— EXERCISE AIM —
Rewrite the records below, replacing "pixel" with "point" everywhere and leaving everything else as it is.

• • •

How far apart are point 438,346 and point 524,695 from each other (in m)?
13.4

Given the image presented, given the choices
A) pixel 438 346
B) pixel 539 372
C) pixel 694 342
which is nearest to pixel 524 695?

• • •

— SOLVED EXERCISE —
How far apart are point 438,346 and point 524,695 from each other (in m)?
13.4

Given the image presented, given the choices
A) point 438 346
B) point 539 372
C) point 694 342
which is nearest to point 524 695?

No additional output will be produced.